## MATERIAL FOR THIS EXERCISE:
################

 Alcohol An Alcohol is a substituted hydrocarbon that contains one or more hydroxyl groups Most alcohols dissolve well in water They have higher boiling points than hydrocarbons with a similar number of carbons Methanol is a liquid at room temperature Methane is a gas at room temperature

################

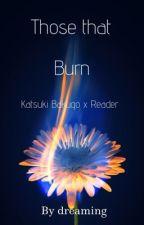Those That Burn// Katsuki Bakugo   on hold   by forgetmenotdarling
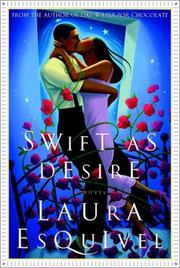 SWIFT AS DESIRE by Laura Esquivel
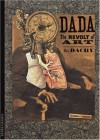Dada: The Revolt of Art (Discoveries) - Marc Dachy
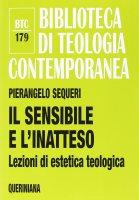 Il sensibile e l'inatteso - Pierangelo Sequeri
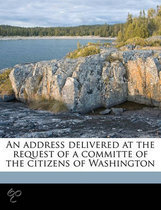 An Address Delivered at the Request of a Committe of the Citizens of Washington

################

## THE TASK:
The material above holds pictures; leave them out and set down exactly the lines from the line with "Dada: The Revolt" to the line with "An Address Delivered", both included.

## TASK RESULT:
Dada: The Revolt of Art (Discoveries) - Marc Dachy
 Il sensibile e l'inatteso - Pierangelo Sequeri
 An Address Delivered at the Request of a Committe of the Citizens of Washington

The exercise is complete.